__Document section__:
AFAP serves SMDC family
December 21, 2011
REDSTONE ARSENAL, Ala. - Leaders recently traveled to the final frontier to gather ideas for a better future for Soldiers, Department of the Army civilians and families.
Sgt. Maj. John Mattie, U.S. Army Space and Missile Defense Command/Army Forces Strategic Command G-3, and K.C. Bertling, USASMDC/ARSTRAT Army Family Action Plan coordinator, recently traveled to Fort Greely, Alaska, to learn how to improve the quality of life for members of the command.
Mattie and Bertling met Dec. 1-2 with those living in the command's northern border during Fort Greely's first AFAP conference which was hosted as a joint effort by the garrison and the 49th Missile Defense Battalion (Ground-based Midcourse Defense). During the conference, 20 delegates divided into two working groups to discuss issues.
"The delegates did a great job," Bertling said. "They all had great ideas to help improve their quality of life, and that is why AFAP was designed."
AFAP is a grassroots-level effort to gather ideas for change to improve the quality of life for those who have chosen the Army, whether as a Soldier or civilian, as a career.
Through AFAP, changes in Army procedures, rules and regulations can be changed to help create a better lifestyle for Soldiers, Army Families and DA civilians. Issues brought up that can be resolved locally are addressed, while issues that cannot be resolved locally and may benefit the Army as a whole are sent forward to the DA for further evaluation.
"AFAP is very important," Mattie said. "It is the link between the families and the military trying to get issues directed to Army leaders and have them understand their concerns and help improve the quality of life for Soldiers, DA civilians and families in any location."
The four major issues brought up were: Army Emergency Relief fund benefits for Army Reserve and National Guard Soldiers; morale and retention within the 49th MDB; Fort Greely DA civilian hiring processes; and an appropriate indoor running track for Soldiers.
Delegates brought up strengths such as the Army Substance Abuse Program, Family and Morale, Welfare and Recreation and the AFAP program. They also talked about challenges such as medical services and funding for programs, as well as retention.
"Delegates developed their top four issues and also identified programs and services that are ineffective, redundant or obsolete," Bertling said. "They also discussed their top three mobility and deployment strengths and challenges, and voted for their top five most valuable community services.

__Check your understanding__:
a: Decide whether each of the following statements agrees with the article on the Fort Greely AFAP conference, answering yes or no and quoting the words of the article that settle it: (i) The Fort Greely conference was hosted jointly by the garrison and the 49th Missile Defense Battalion. (ii) The delegates at the conference were divided into three working groups. (iii) Issues that cannot be resolved locally are set aside and not pursued further.
b: Continue the article on the Fort Greely AFAP conference, beginning immediately after its final sentence.

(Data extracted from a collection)

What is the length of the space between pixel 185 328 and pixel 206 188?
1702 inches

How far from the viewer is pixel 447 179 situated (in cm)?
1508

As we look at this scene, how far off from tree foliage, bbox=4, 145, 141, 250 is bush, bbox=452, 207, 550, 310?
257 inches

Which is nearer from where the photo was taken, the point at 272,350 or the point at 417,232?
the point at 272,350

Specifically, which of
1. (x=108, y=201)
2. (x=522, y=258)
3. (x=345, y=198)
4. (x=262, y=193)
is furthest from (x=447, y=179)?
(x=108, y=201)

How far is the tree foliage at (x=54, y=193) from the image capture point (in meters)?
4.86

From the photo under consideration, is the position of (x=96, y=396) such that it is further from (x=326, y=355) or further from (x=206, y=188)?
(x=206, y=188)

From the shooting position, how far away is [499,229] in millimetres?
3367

__Answers to the exercises__:
a:
(i) Yes: "hosted as a joint effort by the garrison and the 49th Missile Defense Battalion (Ground-based Midcourse Defense)"
(ii) No: "20 delegates divided into two working groups to discuss issues"
(iii) No: "issues that cannot be resolved locally and may benefit the Army as a whole are sent forward to the DA for further evaluation"

b:
"These are important to the commanding general (Lt. Gen. Richard P. Formica) as it was directed by the Army vice chief of staff (Gen. Peter W. Chiarelli)," she added. "The results were briefed to the garrison and 49th GMD commanders along with community members and conference participants. The top four issues will be included in the 2012 USASMDC/ARSTRAT mid-level command AFAP conference for further actions."
They also talked about the five most valuable local services, which were: Army Community Services programs and services; the commissary; FMWR programs and services; Army and Air Force Exchange Service; and employment.
Mattie talked about how leaders learned about the needs of those serving and their families. He also said that people have to speak up to be heard.
"The trip was great," Mattie said. "Overall, the delegates gave great feedback and let leaders know the issues that were important to them.
"One of the big issues for them was to see how Reservists and members of the National Guard can tap into Army Emergency Relief support," he added. "It was a good experience working with AFAP and I look forward to hearing more of their ideas."
Bertling said AFAP is a great way to gather thoughts in a forum and let those who are in a position to make changes understand what members of the command see as issues.
"AFAP is not a program for just Soldiers, but also for DA civilians, families and contractors," Bertling said. "We want everyone who has an idea to bring it forward because everyone associated with the Army has a voice. It is a great program that has made many changes for the entire Army."